Claire from Under The Blue Gum Tree always comes up with something different. For her Pineapple, Coconut & Chocolate Rippe Frozen Yoghurt she’s used dried pineapple rings that she purchased on a recent holiday in St Lucia. Having been to this part of Kwa-Zulu Natal myself on holiday, I know that this region produces fantastic fruit. Claire’s ice cream sounds decadent, but using low fat yoghurt makes it a really healthy dessert.
I dithered over what to make. My original plan was to puree some delicious Iranian dates and use them as a ripple in a toffee ice cream. But after I used them all up in my apple, date and ginger chutney, I turned to walnuts instead. Sometimes, making things up entirely from scratch can be a disaster, but this time, it worked a treat. The Coffee, Rum & Walnut Brittle Ice Cream is one of the best I’ve ever made. Even if you don’t make the ice cream, I recommend you make the walnut brittle which is incredible quick and easy!
Alicia the Foodycat found herself with lots of Fererro Rocher chocolates leftover from Christmas. This never happens in my house, as they somehow disappear all too quickly! She took inspiration from their chocolate and hazelnut combination and made a Nutella Frozen Yoghurt. She lined a bowl with halved Fererro Rochers before filling the inside of the ice cream bombe with her froyo mixture. Although the flavours were good, she concluded that the ratio of chocolates to froyo was a little high and would create a gala-pie like sliced loaf next time.

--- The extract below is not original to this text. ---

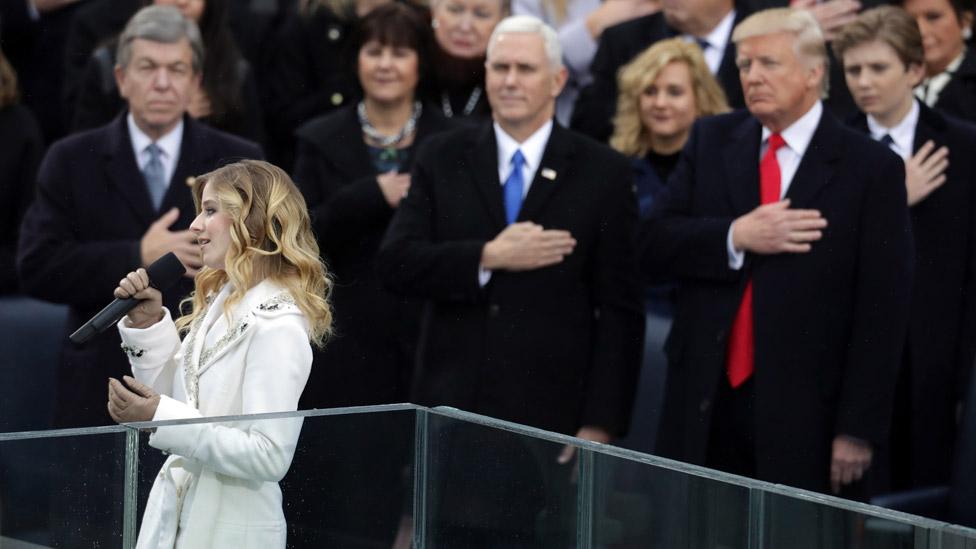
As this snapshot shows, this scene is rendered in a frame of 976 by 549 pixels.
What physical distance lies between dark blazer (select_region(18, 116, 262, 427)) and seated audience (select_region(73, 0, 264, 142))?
0.80m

It’s not the first time I’ve described The Little Loaf as the Queen of Ice Cream and it probably won’t be the last. Her Banana Ice Cream with Cocoa Nib Freckles & Toasted Maple Walnuts sounds absolutely fantastic! Her recipe includes instructions on making the maple walnuts and then incorporating them into a rich banana ice cream made with cream cheese, double cream, sugar, honey and vanilla, to name just some of the ingredients. The walnuts and cocoa nibs are layered with the churned ice cream before freezing again.
Deb from Supper and Scribbles doesn’t adhere to the panicked rush to diet and exercise that so many turn to in January, after a gluttonous December. Instead, she finds that it’s a month where she needs the warmth that good comfort food and sweet treats can provide. As it’s also her birthday month, austerity is definitely out of place. Hence her decadent and delicious-sounding Peanut butter Ice Cream with Hot Chocolate Sauce and Salted Peanut Brittle! Like me, she made her own brittle, but unlike me, she also made her peanut butter ice cream from scratch, not to mention her chocolate sauce. Bravo!

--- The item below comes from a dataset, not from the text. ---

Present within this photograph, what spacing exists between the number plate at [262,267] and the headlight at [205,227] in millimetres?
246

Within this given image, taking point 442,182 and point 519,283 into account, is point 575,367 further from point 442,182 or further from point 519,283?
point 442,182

I was visiting Helly from Fuss Free Flavours when she made this quick and delicious treat and we played with her new photography props to take the photo above. A local market sells big bags of bananas for £1 so she buys in bulk, peeling and freezing several for later use in smoothies, baking projects or this Food Processor Banana Ice Cream. Often known as cheats ice cream, it’s simply a case of blending frozen banana until smooth and creamy, and eating quickly before it has time to defrost. Helly added caramel jam for flavour, and sprinkled dehydrated strawberries and flaked almonds over the top.
See? Ice cream is not just for summer!